The third-party defendant — in other words, the speeding truck driver that rear-ended you at the red light — is also liable. Even if you obtain workers’ compensation benefits from your employer, you are entitled to sue the driver and recover damages on the basis of your various injury claims. These two forms of compensation are not exclusive of one another.

Qualifying for workers’ compensation

As employees, service technicians are not necessarily covered by workers’ compensation in every accident involving a company-owned vehicle. Every jurisdiction has somewhat different criteria, but for the most part, workers’ compensation will be made available to employees for injuries sustained over the “course and scope” of employment.

Defining the course and scope of employment is difficult, and definitions vary quite a bit from jurisdiction to jurisdiction. As a general rule, however, plumbers and service technicians will likely be considered to be acting within the course and scope of their employment while traveling in the company vehicle for any purpose related to work. For example, if you are traveling with your co-workers to a job site, you are almost certainly acting within the course and scope of employment.

Fault can be tricky

Fault can be a finicky, difficult matter to resolve in certain circumstances.
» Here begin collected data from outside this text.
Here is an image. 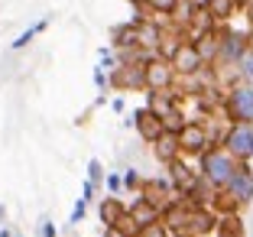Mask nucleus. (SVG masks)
<instances>
[{
    "label": "nucleus",
    "instance_id": "nucleus-31",
    "mask_svg": "<svg viewBox=\"0 0 253 237\" xmlns=\"http://www.w3.org/2000/svg\"><path fill=\"white\" fill-rule=\"evenodd\" d=\"M104 186H107V195H120L124 192V179H120V172H107Z\"/></svg>",
    "mask_w": 253,
    "mask_h": 237
},
{
    "label": "nucleus",
    "instance_id": "nucleus-7",
    "mask_svg": "<svg viewBox=\"0 0 253 237\" xmlns=\"http://www.w3.org/2000/svg\"><path fill=\"white\" fill-rule=\"evenodd\" d=\"M124 124H126V127H133L136 137H140L146 146H149L153 140H159V134H163V120H159L153 111H146V107H136V111L124 120Z\"/></svg>",
    "mask_w": 253,
    "mask_h": 237
},
{
    "label": "nucleus",
    "instance_id": "nucleus-33",
    "mask_svg": "<svg viewBox=\"0 0 253 237\" xmlns=\"http://www.w3.org/2000/svg\"><path fill=\"white\" fill-rule=\"evenodd\" d=\"M84 211H88V201L84 198H78V205H75V211H72V224H78L84 218Z\"/></svg>",
    "mask_w": 253,
    "mask_h": 237
},
{
    "label": "nucleus",
    "instance_id": "nucleus-41",
    "mask_svg": "<svg viewBox=\"0 0 253 237\" xmlns=\"http://www.w3.org/2000/svg\"><path fill=\"white\" fill-rule=\"evenodd\" d=\"M244 13H247V16H250V26H253V3H250V7H247V10H244Z\"/></svg>",
    "mask_w": 253,
    "mask_h": 237
},
{
    "label": "nucleus",
    "instance_id": "nucleus-25",
    "mask_svg": "<svg viewBox=\"0 0 253 237\" xmlns=\"http://www.w3.org/2000/svg\"><path fill=\"white\" fill-rule=\"evenodd\" d=\"M143 3L153 16H172V10L179 7V0H143Z\"/></svg>",
    "mask_w": 253,
    "mask_h": 237
},
{
    "label": "nucleus",
    "instance_id": "nucleus-19",
    "mask_svg": "<svg viewBox=\"0 0 253 237\" xmlns=\"http://www.w3.org/2000/svg\"><path fill=\"white\" fill-rule=\"evenodd\" d=\"M182 46H185V36H182V30L169 26V30L163 33V43H159L156 55H159V59H166V62H172L175 55H179V49H182Z\"/></svg>",
    "mask_w": 253,
    "mask_h": 237
},
{
    "label": "nucleus",
    "instance_id": "nucleus-9",
    "mask_svg": "<svg viewBox=\"0 0 253 237\" xmlns=\"http://www.w3.org/2000/svg\"><path fill=\"white\" fill-rule=\"evenodd\" d=\"M166 179L172 182V189H175L179 195H185V192L195 186V182H198L201 176H198V166H192V159L179 156L175 163H169V166H166Z\"/></svg>",
    "mask_w": 253,
    "mask_h": 237
},
{
    "label": "nucleus",
    "instance_id": "nucleus-8",
    "mask_svg": "<svg viewBox=\"0 0 253 237\" xmlns=\"http://www.w3.org/2000/svg\"><path fill=\"white\" fill-rule=\"evenodd\" d=\"M136 195L163 211V208L175 198V189H172V182L166 176H153V179H143V186H140V192H136Z\"/></svg>",
    "mask_w": 253,
    "mask_h": 237
},
{
    "label": "nucleus",
    "instance_id": "nucleus-40",
    "mask_svg": "<svg viewBox=\"0 0 253 237\" xmlns=\"http://www.w3.org/2000/svg\"><path fill=\"white\" fill-rule=\"evenodd\" d=\"M234 3H237V10H247V7L253 3V0H234Z\"/></svg>",
    "mask_w": 253,
    "mask_h": 237
},
{
    "label": "nucleus",
    "instance_id": "nucleus-11",
    "mask_svg": "<svg viewBox=\"0 0 253 237\" xmlns=\"http://www.w3.org/2000/svg\"><path fill=\"white\" fill-rule=\"evenodd\" d=\"M149 149H153V159H156L159 166H169V163H175V159H179L182 156V146H179V134H159V140H153L149 143Z\"/></svg>",
    "mask_w": 253,
    "mask_h": 237
},
{
    "label": "nucleus",
    "instance_id": "nucleus-10",
    "mask_svg": "<svg viewBox=\"0 0 253 237\" xmlns=\"http://www.w3.org/2000/svg\"><path fill=\"white\" fill-rule=\"evenodd\" d=\"M175 82H179V75H175L172 62L159 59V55H153V59L146 62V91H163V88H172Z\"/></svg>",
    "mask_w": 253,
    "mask_h": 237
},
{
    "label": "nucleus",
    "instance_id": "nucleus-42",
    "mask_svg": "<svg viewBox=\"0 0 253 237\" xmlns=\"http://www.w3.org/2000/svg\"><path fill=\"white\" fill-rule=\"evenodd\" d=\"M250 163H253V156H250Z\"/></svg>",
    "mask_w": 253,
    "mask_h": 237
},
{
    "label": "nucleus",
    "instance_id": "nucleus-1",
    "mask_svg": "<svg viewBox=\"0 0 253 237\" xmlns=\"http://www.w3.org/2000/svg\"><path fill=\"white\" fill-rule=\"evenodd\" d=\"M195 166H198V176L214 189H224L231 182V176L237 172V159L224 146H211L208 153H201L198 159H195Z\"/></svg>",
    "mask_w": 253,
    "mask_h": 237
},
{
    "label": "nucleus",
    "instance_id": "nucleus-38",
    "mask_svg": "<svg viewBox=\"0 0 253 237\" xmlns=\"http://www.w3.org/2000/svg\"><path fill=\"white\" fill-rule=\"evenodd\" d=\"M42 237H55V228H52V224H49V221L42 224Z\"/></svg>",
    "mask_w": 253,
    "mask_h": 237
},
{
    "label": "nucleus",
    "instance_id": "nucleus-29",
    "mask_svg": "<svg viewBox=\"0 0 253 237\" xmlns=\"http://www.w3.org/2000/svg\"><path fill=\"white\" fill-rule=\"evenodd\" d=\"M114 228H117V231H124L126 237H136V234H140V224L133 221V215H130V211H124V215L117 218V224H114Z\"/></svg>",
    "mask_w": 253,
    "mask_h": 237
},
{
    "label": "nucleus",
    "instance_id": "nucleus-37",
    "mask_svg": "<svg viewBox=\"0 0 253 237\" xmlns=\"http://www.w3.org/2000/svg\"><path fill=\"white\" fill-rule=\"evenodd\" d=\"M188 3H192L195 10H208V3H211V0H188Z\"/></svg>",
    "mask_w": 253,
    "mask_h": 237
},
{
    "label": "nucleus",
    "instance_id": "nucleus-22",
    "mask_svg": "<svg viewBox=\"0 0 253 237\" xmlns=\"http://www.w3.org/2000/svg\"><path fill=\"white\" fill-rule=\"evenodd\" d=\"M159 120H163V130H166V134H179V130H182V127H185L192 117L185 114V104H179V107H172L169 114H163Z\"/></svg>",
    "mask_w": 253,
    "mask_h": 237
},
{
    "label": "nucleus",
    "instance_id": "nucleus-2",
    "mask_svg": "<svg viewBox=\"0 0 253 237\" xmlns=\"http://www.w3.org/2000/svg\"><path fill=\"white\" fill-rule=\"evenodd\" d=\"M224 120L227 124H253V85L234 82L224 91Z\"/></svg>",
    "mask_w": 253,
    "mask_h": 237
},
{
    "label": "nucleus",
    "instance_id": "nucleus-36",
    "mask_svg": "<svg viewBox=\"0 0 253 237\" xmlns=\"http://www.w3.org/2000/svg\"><path fill=\"white\" fill-rule=\"evenodd\" d=\"M101 237H126V234H124V231H117V228H104V234H101Z\"/></svg>",
    "mask_w": 253,
    "mask_h": 237
},
{
    "label": "nucleus",
    "instance_id": "nucleus-5",
    "mask_svg": "<svg viewBox=\"0 0 253 237\" xmlns=\"http://www.w3.org/2000/svg\"><path fill=\"white\" fill-rule=\"evenodd\" d=\"M224 192L240 205V211H244L247 205H253V163L250 159H240L237 163V172H234L231 182L224 186Z\"/></svg>",
    "mask_w": 253,
    "mask_h": 237
},
{
    "label": "nucleus",
    "instance_id": "nucleus-3",
    "mask_svg": "<svg viewBox=\"0 0 253 237\" xmlns=\"http://www.w3.org/2000/svg\"><path fill=\"white\" fill-rule=\"evenodd\" d=\"M107 85L114 91H146V62H117L107 75Z\"/></svg>",
    "mask_w": 253,
    "mask_h": 237
},
{
    "label": "nucleus",
    "instance_id": "nucleus-12",
    "mask_svg": "<svg viewBox=\"0 0 253 237\" xmlns=\"http://www.w3.org/2000/svg\"><path fill=\"white\" fill-rule=\"evenodd\" d=\"M217 30H221V23L211 16V10H195V16L188 20L182 36H185V43H195L198 36H208V33H217Z\"/></svg>",
    "mask_w": 253,
    "mask_h": 237
},
{
    "label": "nucleus",
    "instance_id": "nucleus-16",
    "mask_svg": "<svg viewBox=\"0 0 253 237\" xmlns=\"http://www.w3.org/2000/svg\"><path fill=\"white\" fill-rule=\"evenodd\" d=\"M172 68H175V75H179V78H188V75H195L201 68V59H198V52L192 49V43H185L179 49V55L172 59Z\"/></svg>",
    "mask_w": 253,
    "mask_h": 237
},
{
    "label": "nucleus",
    "instance_id": "nucleus-23",
    "mask_svg": "<svg viewBox=\"0 0 253 237\" xmlns=\"http://www.w3.org/2000/svg\"><path fill=\"white\" fill-rule=\"evenodd\" d=\"M208 10H211V16H214L221 26H227V23L237 16V3H234V0H211Z\"/></svg>",
    "mask_w": 253,
    "mask_h": 237
},
{
    "label": "nucleus",
    "instance_id": "nucleus-4",
    "mask_svg": "<svg viewBox=\"0 0 253 237\" xmlns=\"http://www.w3.org/2000/svg\"><path fill=\"white\" fill-rule=\"evenodd\" d=\"M179 146H182V156H185V159H192V163L198 159L201 153H208V149H211L208 130H205V124H201L198 117H192L179 130Z\"/></svg>",
    "mask_w": 253,
    "mask_h": 237
},
{
    "label": "nucleus",
    "instance_id": "nucleus-6",
    "mask_svg": "<svg viewBox=\"0 0 253 237\" xmlns=\"http://www.w3.org/2000/svg\"><path fill=\"white\" fill-rule=\"evenodd\" d=\"M221 146L227 149L237 163H240V159H250V156H253V124H231Z\"/></svg>",
    "mask_w": 253,
    "mask_h": 237
},
{
    "label": "nucleus",
    "instance_id": "nucleus-32",
    "mask_svg": "<svg viewBox=\"0 0 253 237\" xmlns=\"http://www.w3.org/2000/svg\"><path fill=\"white\" fill-rule=\"evenodd\" d=\"M136 237H166V224H163V218H159L156 224H146V228H140V234Z\"/></svg>",
    "mask_w": 253,
    "mask_h": 237
},
{
    "label": "nucleus",
    "instance_id": "nucleus-28",
    "mask_svg": "<svg viewBox=\"0 0 253 237\" xmlns=\"http://www.w3.org/2000/svg\"><path fill=\"white\" fill-rule=\"evenodd\" d=\"M237 82L253 85V49L247 52L244 59H240V65H237Z\"/></svg>",
    "mask_w": 253,
    "mask_h": 237
},
{
    "label": "nucleus",
    "instance_id": "nucleus-24",
    "mask_svg": "<svg viewBox=\"0 0 253 237\" xmlns=\"http://www.w3.org/2000/svg\"><path fill=\"white\" fill-rule=\"evenodd\" d=\"M211 211H214L217 218H224V215H240V205L227 192H224V189H217V192H214V201H211Z\"/></svg>",
    "mask_w": 253,
    "mask_h": 237
},
{
    "label": "nucleus",
    "instance_id": "nucleus-20",
    "mask_svg": "<svg viewBox=\"0 0 253 237\" xmlns=\"http://www.w3.org/2000/svg\"><path fill=\"white\" fill-rule=\"evenodd\" d=\"M136 46V23H120L111 30V49L114 52H124V49H133Z\"/></svg>",
    "mask_w": 253,
    "mask_h": 237
},
{
    "label": "nucleus",
    "instance_id": "nucleus-34",
    "mask_svg": "<svg viewBox=\"0 0 253 237\" xmlns=\"http://www.w3.org/2000/svg\"><path fill=\"white\" fill-rule=\"evenodd\" d=\"M94 85H97L101 91L107 88V72H104V65H97V68H94Z\"/></svg>",
    "mask_w": 253,
    "mask_h": 237
},
{
    "label": "nucleus",
    "instance_id": "nucleus-17",
    "mask_svg": "<svg viewBox=\"0 0 253 237\" xmlns=\"http://www.w3.org/2000/svg\"><path fill=\"white\" fill-rule=\"evenodd\" d=\"M126 211L133 215V221L140 224V228H146V224H156L159 218H163V211H159L156 205H149V201H143L140 195H136V198L130 201V205H126Z\"/></svg>",
    "mask_w": 253,
    "mask_h": 237
},
{
    "label": "nucleus",
    "instance_id": "nucleus-30",
    "mask_svg": "<svg viewBox=\"0 0 253 237\" xmlns=\"http://www.w3.org/2000/svg\"><path fill=\"white\" fill-rule=\"evenodd\" d=\"M104 176H107V172H104V166H101V159H91V163H88V182L97 186V182H104Z\"/></svg>",
    "mask_w": 253,
    "mask_h": 237
},
{
    "label": "nucleus",
    "instance_id": "nucleus-21",
    "mask_svg": "<svg viewBox=\"0 0 253 237\" xmlns=\"http://www.w3.org/2000/svg\"><path fill=\"white\" fill-rule=\"evenodd\" d=\"M214 237H247V228H244V221H240V215H224V218H217Z\"/></svg>",
    "mask_w": 253,
    "mask_h": 237
},
{
    "label": "nucleus",
    "instance_id": "nucleus-13",
    "mask_svg": "<svg viewBox=\"0 0 253 237\" xmlns=\"http://www.w3.org/2000/svg\"><path fill=\"white\" fill-rule=\"evenodd\" d=\"M217 215L211 208H192L188 211V234L192 237H214Z\"/></svg>",
    "mask_w": 253,
    "mask_h": 237
},
{
    "label": "nucleus",
    "instance_id": "nucleus-39",
    "mask_svg": "<svg viewBox=\"0 0 253 237\" xmlns=\"http://www.w3.org/2000/svg\"><path fill=\"white\" fill-rule=\"evenodd\" d=\"M111 107L120 114V111H124V97H114V101H111Z\"/></svg>",
    "mask_w": 253,
    "mask_h": 237
},
{
    "label": "nucleus",
    "instance_id": "nucleus-26",
    "mask_svg": "<svg viewBox=\"0 0 253 237\" xmlns=\"http://www.w3.org/2000/svg\"><path fill=\"white\" fill-rule=\"evenodd\" d=\"M45 26H49V20H39V23H36V26H30V30L23 33V36H16V43H13V49H26V46H30V43H33V39H36V36H39V33H42V30H45Z\"/></svg>",
    "mask_w": 253,
    "mask_h": 237
},
{
    "label": "nucleus",
    "instance_id": "nucleus-35",
    "mask_svg": "<svg viewBox=\"0 0 253 237\" xmlns=\"http://www.w3.org/2000/svg\"><path fill=\"white\" fill-rule=\"evenodd\" d=\"M82 198H84V201L94 198V186H91V182H84V186H82Z\"/></svg>",
    "mask_w": 253,
    "mask_h": 237
},
{
    "label": "nucleus",
    "instance_id": "nucleus-15",
    "mask_svg": "<svg viewBox=\"0 0 253 237\" xmlns=\"http://www.w3.org/2000/svg\"><path fill=\"white\" fill-rule=\"evenodd\" d=\"M221 33V30H217ZM217 33H208V36H198L192 43V49L198 52L201 65H217V55H221V36Z\"/></svg>",
    "mask_w": 253,
    "mask_h": 237
},
{
    "label": "nucleus",
    "instance_id": "nucleus-18",
    "mask_svg": "<svg viewBox=\"0 0 253 237\" xmlns=\"http://www.w3.org/2000/svg\"><path fill=\"white\" fill-rule=\"evenodd\" d=\"M124 211H126V205L120 201V195H107V198H101V205H97V218H101L104 228H114Z\"/></svg>",
    "mask_w": 253,
    "mask_h": 237
},
{
    "label": "nucleus",
    "instance_id": "nucleus-27",
    "mask_svg": "<svg viewBox=\"0 0 253 237\" xmlns=\"http://www.w3.org/2000/svg\"><path fill=\"white\" fill-rule=\"evenodd\" d=\"M120 179H124V192H140V186H143V176H140V169H124L120 172Z\"/></svg>",
    "mask_w": 253,
    "mask_h": 237
},
{
    "label": "nucleus",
What if you caused an accident while driving a company vehicle — is there any hope of obtaining compensation for your injuries? Surprisingly, yes.

Workers’ compensation in most jurisdictions is fault-agnostic, which means that fault is irrelevant to recovery. Unless you intentionally cause an accident, you will likely be entitled to workers’ compensation benefits (if all qualifying criteria are met, of course).

If you cause an accident in a company vehicle and injure others, however, you could potentially be held liable for damages by those third-party individuals (pedestrians, drivers, passengers) who were injured as a result of your negligent acts. Fortunately, there are two ways in which you can avoid damages liability: liability insurance and application of vicarious liability principles.

This terminology may be unfamiliar, but the concepts are rather simple in practice. If your employer has liability insurance, it will likely cover any damages owed as a result of the negligent acts of employees — which includes you. As such, even if you are held liable for third-party injuries, you may be covered by your employer’s liability insurance.

Vicarious liability, on the other hand, gives the plaintiff the option of suing either you or your employer. If you don't have significant assets or personal liability insurance coverage, then many plaintiffs will opt instead to sue the employer under the theory of vicarious liability.

Service technicians spend a great deal of time shuttling between jobs in company-owned vehicles. If you’ve been injured in an accident involving a company-owned vehicle, you may be entitled to obtain compensation in the form of workers’ compensation benefits and/or damages. Contact a qualified attorney in your jurisdiction for further guidance.